For a common citizen, with little financial education, the terms credit and loan can lead to equivocation, as many face these words with the idea that they are different concepts. However, as we will see in more detail below, both refer to the same instrument, although with nuances. Due to this recurring doubt, we believe it is important to analyze the difference between credit and loan… if it exists.
Bank credit vs bank loan
When we talk about a credit or credit contract we mean a financial operation through which a person or a financial institution (the creditor) makes available to the person requesting it, at that time debtor or customer, of an amount of money with a predetermined limit.
Generally, if we refer to a credit, the financial institution does not give all the money at once to the client. This, on the other hand, can use the money requested from the institution according to your needs through a bank account or your credit card.
At the request of the client or debtor, in this case, the bank will disburse partial amounts to the person who contracts the debt, according to how it is requested. That is, if a customer has granted a credit of 3,000 USD and requests 500 to make a payment, the entity will only pay the 500 USD requested.
The client that obtains the credit will only pay interest for the money that he has arranged according to what the institution that dispenses said resources proves. The debtor, in turn, agrees to return the money plus a small commission on the undrawn balance.
The advantage is that to the extent that you return the money you can continue to have more, without exceeding, yes, the limit that was set at the time of transacting the operation.
What is a credit: definition
The credits are also granted for a specific term, and quite the opposite of what happens with a loan, when the transaction has ended without problems between the institution and the client or debtor, it can be renewed or extended.
That is a substantive difference with the loan, which implies the end of the relationship between both parties when the debt has been paid. Another difference with credit is that interest is not so high.
As we say, the interest on loans is usually higher than on a loan, but, as it should be emphasized, it is only paid for the amount used. This is a big difference between credit and loan.
What is a loan: definition
A loan is also a financial operation. In it the bank acts as a lender and delivers a fixed amount of money to another institution or person, who becomes the borrower.
The transaction is conditional on the beneficiary of said resources returning correctly and in the stipulated time, the amount of money that was granted as a loan, plus interest generated within a certain term generally set by the lender.
This amortization or payment is made in a fractional manner, by means of predetermined installments and regularly. The conditions of the aforementioned operation are very specific and strict compliance is required.
The end: another difference between credit and loan
The purposes for which loans or credits are requested also differentiate these financial operations.
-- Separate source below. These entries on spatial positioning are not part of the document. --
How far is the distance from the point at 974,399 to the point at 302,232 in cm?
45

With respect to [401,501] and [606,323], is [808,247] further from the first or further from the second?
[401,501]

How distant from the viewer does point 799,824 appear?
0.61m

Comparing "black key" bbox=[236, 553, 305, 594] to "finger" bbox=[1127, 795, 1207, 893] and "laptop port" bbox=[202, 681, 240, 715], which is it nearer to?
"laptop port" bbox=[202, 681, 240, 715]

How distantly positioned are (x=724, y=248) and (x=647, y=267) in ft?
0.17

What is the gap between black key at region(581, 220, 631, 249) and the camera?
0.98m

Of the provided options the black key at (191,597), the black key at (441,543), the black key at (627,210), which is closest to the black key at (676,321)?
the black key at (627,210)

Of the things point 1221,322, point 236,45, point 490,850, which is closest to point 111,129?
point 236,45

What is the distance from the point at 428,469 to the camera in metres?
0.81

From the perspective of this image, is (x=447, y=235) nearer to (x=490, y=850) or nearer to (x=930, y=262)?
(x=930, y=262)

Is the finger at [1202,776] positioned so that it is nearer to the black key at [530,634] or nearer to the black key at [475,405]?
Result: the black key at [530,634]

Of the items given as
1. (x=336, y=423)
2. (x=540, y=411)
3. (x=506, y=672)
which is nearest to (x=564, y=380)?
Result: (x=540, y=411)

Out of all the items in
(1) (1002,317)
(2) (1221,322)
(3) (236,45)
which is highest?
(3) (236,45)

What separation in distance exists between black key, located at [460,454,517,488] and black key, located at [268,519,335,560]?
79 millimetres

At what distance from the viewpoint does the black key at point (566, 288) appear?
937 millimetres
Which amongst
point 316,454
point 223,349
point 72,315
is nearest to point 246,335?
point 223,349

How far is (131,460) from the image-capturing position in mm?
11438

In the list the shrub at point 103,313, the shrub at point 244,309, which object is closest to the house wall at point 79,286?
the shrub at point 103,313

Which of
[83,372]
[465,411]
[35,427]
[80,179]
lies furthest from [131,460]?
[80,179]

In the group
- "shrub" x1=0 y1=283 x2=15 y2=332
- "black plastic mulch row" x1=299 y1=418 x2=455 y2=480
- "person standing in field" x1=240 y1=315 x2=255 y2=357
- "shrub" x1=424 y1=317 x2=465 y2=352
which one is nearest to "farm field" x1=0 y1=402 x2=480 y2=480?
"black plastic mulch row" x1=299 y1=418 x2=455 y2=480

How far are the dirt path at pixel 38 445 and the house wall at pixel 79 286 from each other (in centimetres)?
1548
Experts explain that when you want to finance the purchase of a specific asset such as a vehicle, a trip, studies, or the modification or repair of the home, for example, you tend to grant a loan.
The credits, on the other hand, are used to cover periods in which there is a lack of liquidity in a company or there is a temporary withdrawal of resources due to delays between collections and payments.
So always remember that applying for a loan is not the same as a loan. The latter are even more recommended for the needs of a company than for the requirements of a particular person. Companies also have financing alternatives, such as crowdfunding, crowdlending or the discount of promissory notes, tools that we have already analyzed in depth in previous articles.